In a recent study published in the journal Scientific Reports, researchers compared story retelling between humans and the large language model (LLM), chat generative pre-trained transformer (ChatGPT).
Humans can communicate past, projected, fictitious, or distant events to one another through short narratives and stories. Narrative communication allows people absent from the event to experience how the event would feel. Retelling events and stories is intrinsically connected to human civilization and culture.
Notably, a specific feature of the communication of narratives is that audiences first experience the story and emotional flow before any subsequent retelling or recall. This means the temporal order experienced is similar to individual experience in a stepwise process. In retelling or recalling the story, people recall the original wording and personal experiences. This aspect of human retelling may differ from LLMs like ChatGPT.
Study: Humans create more novelty than ChatGPT when asked to retell a story. Image Credit: Rob Hyrons / Shutterstock
About the study
In the present study, researchers compared story retelling by humans and ChatGPT. Human participants from the Amazon Mechanical Turk were instructed to write a sad, mildly sad, happy, or mildly happy story, avoiding explicit emotion words (e.g., sad or happy). Subsequently, 348 individuals were asked to retell them.
They were given at least 40 seconds to read and instructed to retell the story with ≥ 60 characters in at least 30 seconds. Notably, there were no explicit instructions to focus on the story's affect, emotions, and other aspects. In addition, the team used identical starting stories for ChatGPT and asked it to retell them. ChatGPT received instructions for retelling similar to those of the human participants.

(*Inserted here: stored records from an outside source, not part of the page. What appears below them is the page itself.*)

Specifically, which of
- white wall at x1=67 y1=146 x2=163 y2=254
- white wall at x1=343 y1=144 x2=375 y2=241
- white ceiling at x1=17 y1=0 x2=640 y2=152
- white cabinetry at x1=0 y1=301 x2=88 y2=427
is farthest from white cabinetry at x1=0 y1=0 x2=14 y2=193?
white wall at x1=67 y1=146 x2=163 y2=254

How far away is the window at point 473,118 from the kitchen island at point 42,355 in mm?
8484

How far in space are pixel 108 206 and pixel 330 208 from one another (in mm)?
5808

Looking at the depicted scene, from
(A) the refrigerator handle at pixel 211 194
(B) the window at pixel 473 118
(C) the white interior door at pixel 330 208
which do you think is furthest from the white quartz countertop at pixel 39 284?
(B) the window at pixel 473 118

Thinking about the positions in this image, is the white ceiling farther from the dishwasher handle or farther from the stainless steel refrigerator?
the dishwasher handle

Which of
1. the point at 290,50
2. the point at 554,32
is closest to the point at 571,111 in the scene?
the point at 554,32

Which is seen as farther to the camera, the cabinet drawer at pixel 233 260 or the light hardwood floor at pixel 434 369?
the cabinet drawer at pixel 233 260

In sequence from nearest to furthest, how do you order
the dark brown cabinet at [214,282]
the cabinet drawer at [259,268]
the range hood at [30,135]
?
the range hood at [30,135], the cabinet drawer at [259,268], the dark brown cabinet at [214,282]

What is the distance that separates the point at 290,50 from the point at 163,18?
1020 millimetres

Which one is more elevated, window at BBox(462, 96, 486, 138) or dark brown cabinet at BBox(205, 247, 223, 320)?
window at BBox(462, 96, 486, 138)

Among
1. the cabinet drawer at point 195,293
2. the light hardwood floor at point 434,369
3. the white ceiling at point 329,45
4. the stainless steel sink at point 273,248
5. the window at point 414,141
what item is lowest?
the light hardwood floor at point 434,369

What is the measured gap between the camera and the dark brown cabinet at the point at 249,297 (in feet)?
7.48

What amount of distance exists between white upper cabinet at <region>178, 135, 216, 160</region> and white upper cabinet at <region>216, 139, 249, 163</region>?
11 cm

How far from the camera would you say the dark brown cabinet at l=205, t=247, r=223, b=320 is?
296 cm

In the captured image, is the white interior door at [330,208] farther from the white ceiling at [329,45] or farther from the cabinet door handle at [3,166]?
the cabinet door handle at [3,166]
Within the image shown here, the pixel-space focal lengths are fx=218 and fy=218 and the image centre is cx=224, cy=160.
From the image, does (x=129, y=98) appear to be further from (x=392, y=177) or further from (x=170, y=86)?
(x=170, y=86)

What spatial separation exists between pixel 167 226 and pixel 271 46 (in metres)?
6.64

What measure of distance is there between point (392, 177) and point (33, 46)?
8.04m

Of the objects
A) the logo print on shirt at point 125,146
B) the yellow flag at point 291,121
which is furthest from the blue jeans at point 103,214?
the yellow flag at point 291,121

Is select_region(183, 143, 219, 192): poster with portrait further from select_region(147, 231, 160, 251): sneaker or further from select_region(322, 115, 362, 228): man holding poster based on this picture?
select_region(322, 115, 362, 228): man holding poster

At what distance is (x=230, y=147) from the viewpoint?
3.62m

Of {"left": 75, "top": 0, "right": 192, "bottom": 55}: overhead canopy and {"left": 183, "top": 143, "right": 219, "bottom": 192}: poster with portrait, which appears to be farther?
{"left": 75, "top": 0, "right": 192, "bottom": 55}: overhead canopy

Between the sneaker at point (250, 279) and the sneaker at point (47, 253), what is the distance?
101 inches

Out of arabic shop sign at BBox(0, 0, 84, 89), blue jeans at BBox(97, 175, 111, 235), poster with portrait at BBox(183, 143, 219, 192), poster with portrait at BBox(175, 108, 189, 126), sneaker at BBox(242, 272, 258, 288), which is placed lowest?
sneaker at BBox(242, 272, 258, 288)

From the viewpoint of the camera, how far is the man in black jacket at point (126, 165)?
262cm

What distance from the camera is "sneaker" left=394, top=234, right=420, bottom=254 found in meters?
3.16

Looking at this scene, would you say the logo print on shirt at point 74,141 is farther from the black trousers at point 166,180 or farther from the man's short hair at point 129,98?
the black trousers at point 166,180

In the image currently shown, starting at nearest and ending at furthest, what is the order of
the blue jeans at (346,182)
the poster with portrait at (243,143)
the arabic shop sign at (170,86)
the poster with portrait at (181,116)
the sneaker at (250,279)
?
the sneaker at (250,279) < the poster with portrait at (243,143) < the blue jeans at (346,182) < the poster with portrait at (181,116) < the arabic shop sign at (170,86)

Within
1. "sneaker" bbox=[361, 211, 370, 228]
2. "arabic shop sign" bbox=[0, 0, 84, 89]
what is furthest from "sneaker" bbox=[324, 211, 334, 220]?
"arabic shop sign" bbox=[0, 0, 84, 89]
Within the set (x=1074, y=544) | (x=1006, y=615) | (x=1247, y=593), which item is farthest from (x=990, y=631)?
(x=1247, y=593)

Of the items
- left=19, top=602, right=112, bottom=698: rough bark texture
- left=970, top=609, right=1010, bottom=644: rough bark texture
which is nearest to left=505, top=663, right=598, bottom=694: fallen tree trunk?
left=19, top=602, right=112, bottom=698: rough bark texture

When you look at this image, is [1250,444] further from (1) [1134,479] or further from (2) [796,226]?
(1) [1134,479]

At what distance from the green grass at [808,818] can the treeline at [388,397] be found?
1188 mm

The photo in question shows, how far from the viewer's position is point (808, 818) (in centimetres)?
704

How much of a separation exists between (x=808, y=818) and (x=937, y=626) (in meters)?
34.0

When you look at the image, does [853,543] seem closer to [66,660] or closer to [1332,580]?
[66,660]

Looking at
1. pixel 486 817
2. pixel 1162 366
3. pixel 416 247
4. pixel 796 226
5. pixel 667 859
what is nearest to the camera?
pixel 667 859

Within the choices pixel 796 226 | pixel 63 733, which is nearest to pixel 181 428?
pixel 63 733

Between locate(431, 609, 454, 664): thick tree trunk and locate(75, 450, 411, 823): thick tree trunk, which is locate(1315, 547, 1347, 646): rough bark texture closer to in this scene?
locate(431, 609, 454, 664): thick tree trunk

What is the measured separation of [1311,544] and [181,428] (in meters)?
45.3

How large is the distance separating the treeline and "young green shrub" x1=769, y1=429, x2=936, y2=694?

Retellings were produced using different user accounts to ensure the original story and other versions were inaccessible to ChatGPT. Further, additional participants from Prolific were recruited to rate stories from one retelling iteration. The team analyzed word count, parts of speech, age of acquisition, affect, and concepts.
Findings
Human and ChatGPT retellings were shorter than the original story, but key elements were retained in the retellings. Nevertheless, human and ChatGPT retellings followed different patterns. Of note, ChatGPT retellings were markedly similar., whereas human retellings morphed across iterations. Each human retelling offered a new, different interpretation of the previous.
While humans and the chatbot produced substantially shortened stories, the first ChatGPT retelling was significantly shorter than the first human retelling. Regression analyses indicated that humans and ChatGPT significantly reduced word count over iterations. The variability in word count was significantly larger for humans compared to ChatGPT. The reduction in word count was significantly shallower across retellings for ChatGPT.
Regarding the parts of speech, while minor changes were evident over iterations, the differences between humans and ChatGPT were apparent. Specifically, humans used more verbs, pronouns, and adverbs than ChatGPT and twice as many negations as the chatbot. In contrast, ChatGPT used more adjectives and nouns than humans did. Humans' relatively higher usage of adverbs and verbs suggested that people focused on emotions and actions.
In contrast, the chatbot's increased use of adjectives and nouns indicated its focus on objects and entities. Human retellings had a higher rate of negations than ChatGPT retellings despite negations requiring more cognitive effort. ChatGPT used fewer synsets than humans in the first retelling. It had a higher synset density than humans, and synsets were more likely to persist across retellings in ChatGPT. By contrast, humans created more novel synsets than the chatbot.
Conclusions
Humans and ChatGPT exhibited distinct characteristics in story retelling. Human retellings were more creative and less preserved over iterations than ChatGPT. While the chatbot produced a substantially shortened, concise version of the original story, it made few changes over subsequent iterations, maintaining the core of the previous retelling.
Moreover, ChatGPT used fewer negations than humans. The differences in preference for parts of speech suggested that narrative and non-narrative texts might be distinct for humans but not ChatGPT. Notably, ChatGPT displayed remarkable emotional stability, emphasizing the core situation, and after the first retelling, it mainly replaced synonyms in subsequent iterations.
Meanwhile, humans accumulated changes over successive retellings, and stories in human retellings changed between iterations with omissions, inventions, and adaptations. Nevertheless, the emotional core of stories was also preserved by humans. Overall, the findings reveal that human retelling involves creativity, anchored by emotions, beyond ChatGPT's default probabilistic wording.